Using self-organizing maps for visualization and interpretation of cytometry data
61 stars 26 forks source link

Is the integer cast in abs() really intended? #42

Closed LTLA closed 3 years ago

LTLA commented 3 years ago

For various reasons, I am writing a C++ implementation of som.c, and I noticed

https://github.com/SofieVG/FlowSOM/blob/6f79b8b7afa1f2996dbeae4292bbbfb93e92b3a1/src/som.c#L133-L134

tmp is double-precision but abs() takes integer arguments. This call will truncate tmp to integer before actually computing the absolute difference. Nothing will be added to change if all tmp lie in (-1, 1). As it stands now, the iterations will terminate if all tmp have absolute values less than 1. Is this intentional? Did you mean to use fabs() instead?

Regardless, I don't understand the motivation behind the stop condition of change < 1. A threshold of 1 seems pretty arbitrary when the scale of the input data could be anything. Why not just terminate when the change in the code coordinates drops below a certain level (e.g., defined as some small fraction of the standard deviation across codes)?

SamGG commented 3 years ago

Interesting point.
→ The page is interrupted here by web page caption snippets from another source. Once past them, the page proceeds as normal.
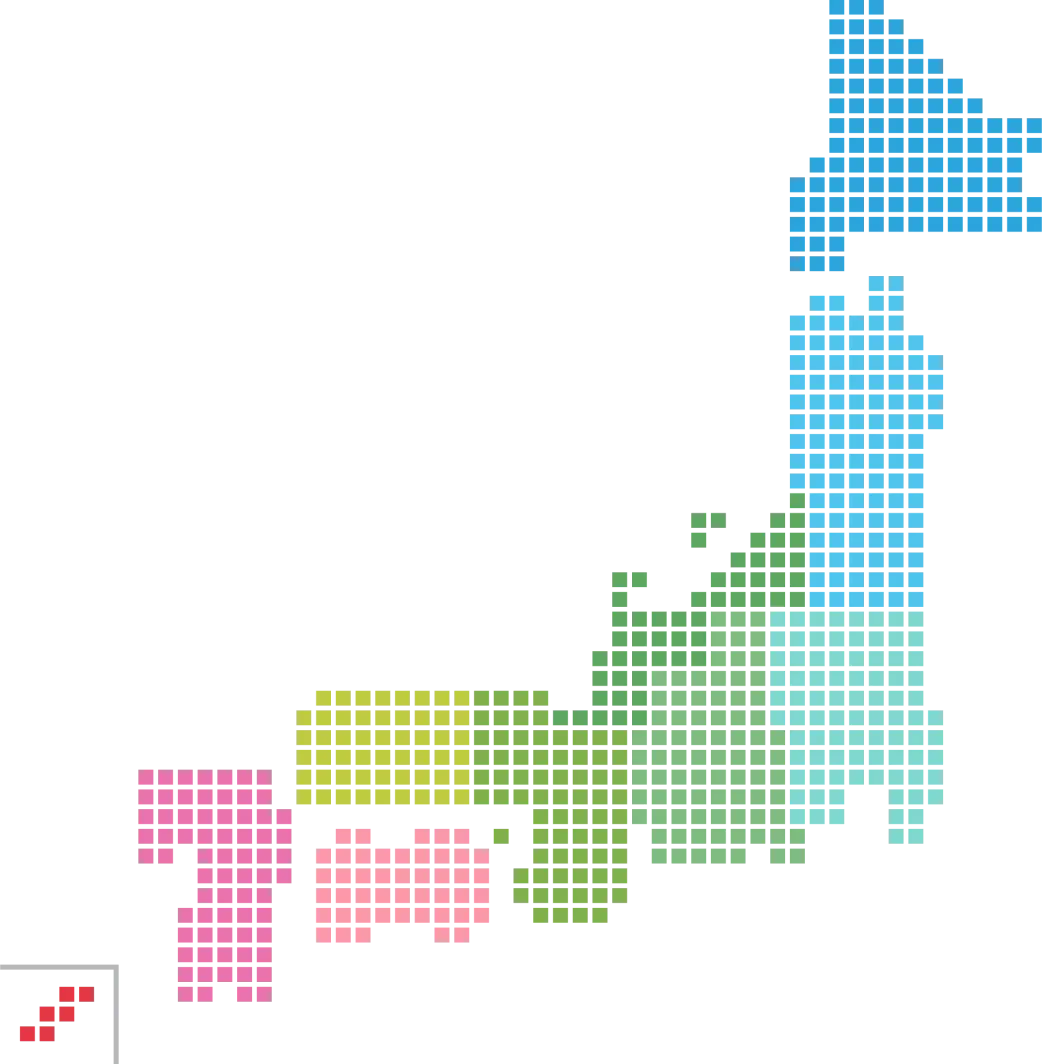 日本地図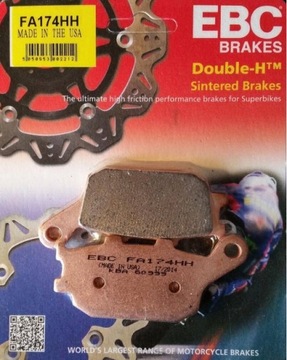EBC PADS задние Suzuki GSX-S 1000/F/GT 2015-23
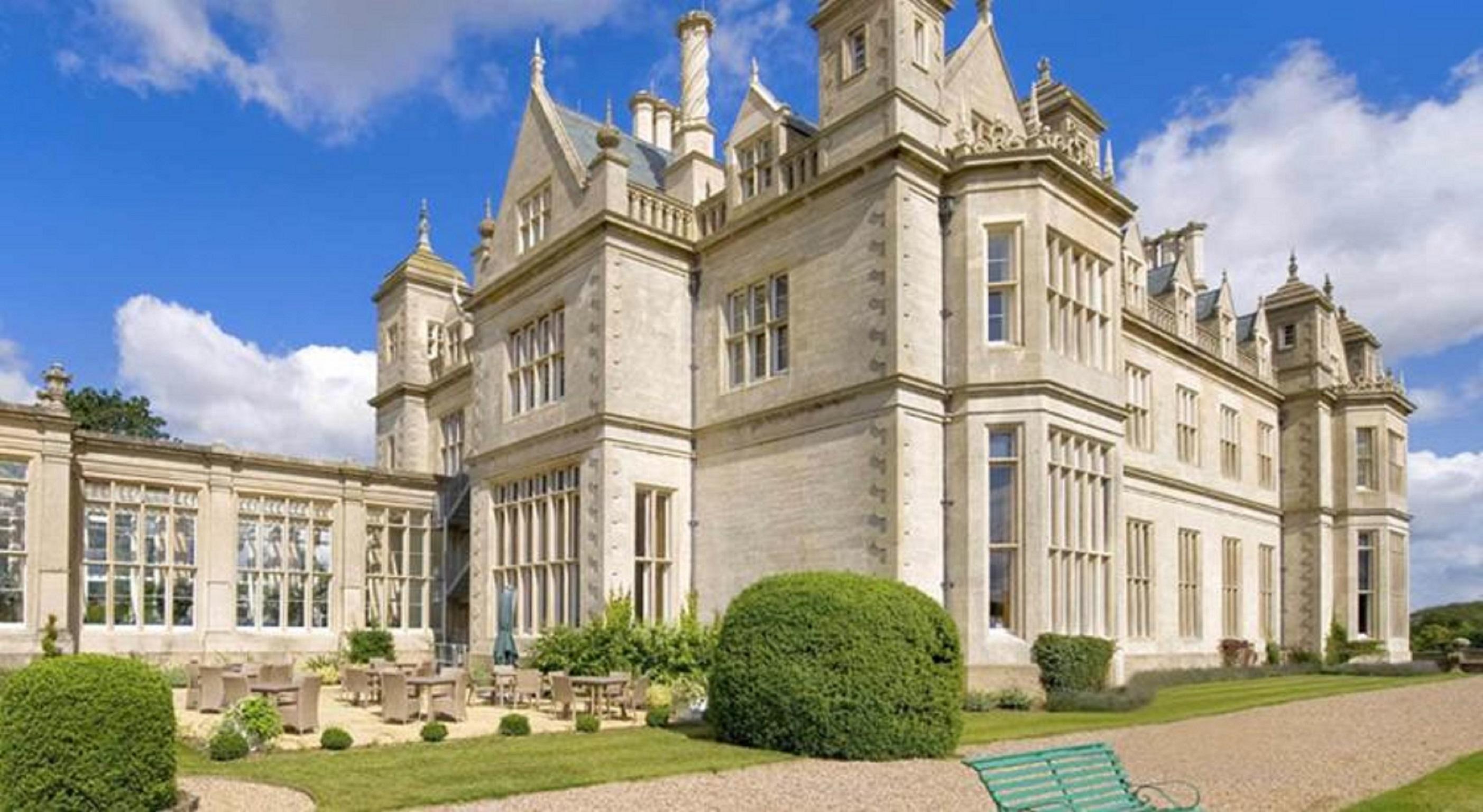 Stoke Rochford Hall Grantham Ngoại thất bức ảnh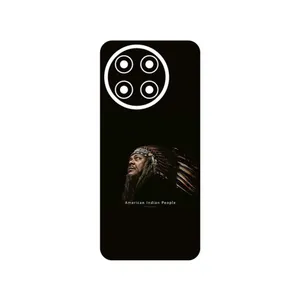 MAHOOT Portrait of an Indian Man Cover Sticker for Tecno Spark 30 Pro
I don't think there is such a stop condition in the implementation of the kohonen package. https://github.com/rwehrens/kohonen/blob/28eb3599bdc423e94a4a1e09310ffd9de667ead8/kohonen/src/supersom.cpp#L93-L173

SofieVG commented 3 years ago

Dear @LTLA,

This integer cast was indeed not intended and has already been changed to fabs() on my local installation. Apparently that update hasn't made it to this github yet, but I will update soon.

The idea behind the change parameter is indeed to check for convergence, but I agree that the value 1 can be kind of arbitrary, especially when the package is getting wider use. I think we choose this value back then because it made sense for the datasets we were working with at the time. I'll consider updating this in the future, either at least make it a parameter, or indeed, as you are suggesting, computing it based on the data range itself.

Kind regards, Sofie

LTLA commented 3 years ago

Okay, good to see that it's fixed.